As suspeitas contra o jovem também provocaram a queda das ações da empresa Hikari Tshushin, fundada e presidida por seu pai. O título da companhia, que administra uma rede de venda de telefones celulares no Japão, perdeu mais de 11% de seu valor desde 7 de agosto.

O jovem foi identificado pela imprensa japonesa como Mitsutoki Shigeta. Seu pai, Yasumitsu Shigeta, de 49 anos, chegou a ser o quinto homem mais rico do mundo, com um patrimônio avaliado em 25 bilhões de dólares. Atualmente é o 11º japonês mais rico, segundo a revista Forbes.

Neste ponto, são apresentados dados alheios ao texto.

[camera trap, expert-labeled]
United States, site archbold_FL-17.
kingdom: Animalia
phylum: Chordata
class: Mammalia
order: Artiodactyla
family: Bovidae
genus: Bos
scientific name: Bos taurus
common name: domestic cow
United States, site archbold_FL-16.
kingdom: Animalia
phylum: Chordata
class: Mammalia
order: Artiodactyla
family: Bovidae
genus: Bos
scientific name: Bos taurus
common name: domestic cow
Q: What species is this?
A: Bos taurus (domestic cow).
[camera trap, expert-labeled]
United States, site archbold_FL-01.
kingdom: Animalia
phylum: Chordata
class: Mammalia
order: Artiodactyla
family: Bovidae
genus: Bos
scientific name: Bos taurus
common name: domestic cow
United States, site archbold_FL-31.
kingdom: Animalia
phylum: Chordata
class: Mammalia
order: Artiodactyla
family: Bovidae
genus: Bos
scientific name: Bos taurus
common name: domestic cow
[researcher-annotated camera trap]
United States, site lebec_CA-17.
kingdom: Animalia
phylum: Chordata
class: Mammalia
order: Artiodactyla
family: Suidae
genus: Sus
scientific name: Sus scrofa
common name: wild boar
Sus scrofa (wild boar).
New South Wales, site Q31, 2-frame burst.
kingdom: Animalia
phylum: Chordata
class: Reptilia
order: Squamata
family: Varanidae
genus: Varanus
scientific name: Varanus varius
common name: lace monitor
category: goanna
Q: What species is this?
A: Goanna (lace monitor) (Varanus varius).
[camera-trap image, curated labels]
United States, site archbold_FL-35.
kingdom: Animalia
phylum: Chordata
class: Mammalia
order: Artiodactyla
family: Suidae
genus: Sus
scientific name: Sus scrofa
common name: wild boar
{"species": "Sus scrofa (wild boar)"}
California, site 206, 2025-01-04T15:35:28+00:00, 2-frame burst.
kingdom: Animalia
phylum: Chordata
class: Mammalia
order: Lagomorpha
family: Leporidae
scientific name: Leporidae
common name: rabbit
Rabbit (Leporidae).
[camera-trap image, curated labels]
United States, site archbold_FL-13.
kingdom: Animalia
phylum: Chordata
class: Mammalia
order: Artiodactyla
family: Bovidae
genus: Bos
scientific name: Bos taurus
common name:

Mitsutoki também possui ações na empresa familiar, no valor de 4,8 bilhões de ienes (34 milhões de euros) e pode inclusive assumir a direção um dia, segundo a revista japonesa Shukan Post.

Mitsutoki Shigeta é o protagonista de um grande escândalo no Japão, desde que no início de agosto foram encontrados em um apartamento de Bangcoc nove bebês nascidos supostamente de mães de aluguel.

Os nove bebês viviam no mesmo edifício, com nove mulheres. Uma décima mulher, grávida, declarou que era uma barriga de aluguel.

Os menores teriam entre quatro semanas de vida e dois anos, segundo o centro de assistência que recebeu as crianças.

Na Tailândia, a polícia anunciou que estava examinando uma amostra de DNA de um rico herdeiro japonês, como parte da investigação sobre a suposta fábrica de bebês, um negócio muito lucrativo.

Na segunda-feira, seu advogado na Tailândia, Kong Suriyamontol, disse ter entregado a amostra, "extraída no Japão com as autoridades competentes".

Muitos casais de estrangeiros viajam à Tailândia para recorrer a clínicas de fertilização in vitro e barrigas de aluguel, embora as autoridades insistam que o aluguel em troca de dinheiro não está autorizado.

Atualmente está sendo preparada uma lei que pune com 10 anos de prisão o recurso comercial a esta técnica de procriação.